Bitcoin At ‘Critical Point’ As Price Suddenly Roars Toward $10,000
Bitcoin traders and investors are feeling upbeat as wider markets stage an incredible recovery despite most crippling, coronavirus-induced lockdowns still in place around the world.
U.S. stocks closed higher on Wednesday, adding to previous gains, as investor optimism over a potential coronavirus treatment grew, some lockdowns were eased, and Federal Reserve chairman Jerome Powell said he is willing to go further to prop up the economy ravaged by lockdowns.
“It may well be the case that the economy needs more support,” Powell said, speaking at a press conference after the Fed’s two-day policy meeting.
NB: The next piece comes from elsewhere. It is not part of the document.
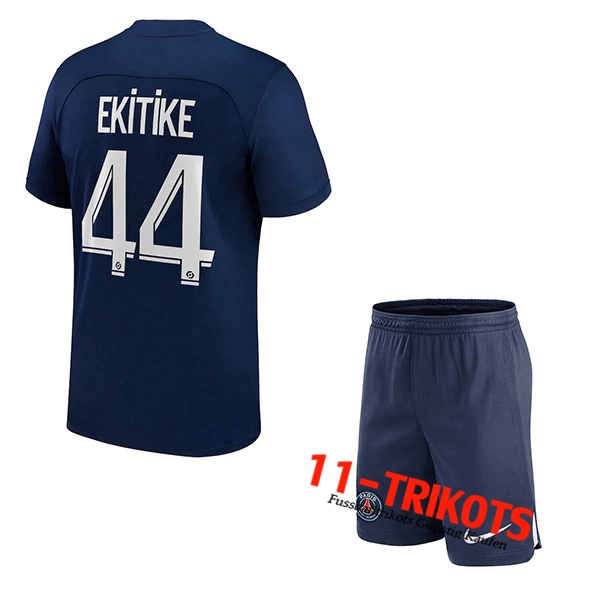 PSG (EKITIKE #44) Kinder Heimtrikot 2022/2023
The Fed’s dovish stance has significantly boosted the bitcoin price, as well as most other assets, though crypto market watchers have pointed to strong underlying bitcoin sentiment for its outsized performance.
“The majority of investors in the market are bullish, with many having a long-term investment horizon unfazed by recent volatility. This overall sentiment could act as support for the bitcoin price over the next few weeks, though we aren’t entirely out of the woods yet,” said Rich Rosenblum, co-head of trading at algorithmic digital assets trader GSR, pointing to a “clearer path” back to economic normalization and “the impact of the economic stimulus” as driving “positive macro sentiment.”
The bitcoin price has recently outperformed most other assets, with bitcoin’s year-to-date returns surpassing gold, up around 25% and 12% respectively, since the beginning of the year.
Bitcoin’s rally has also eclipsed recent gains made by the S&P 500, which is down around 10% so far into 2020.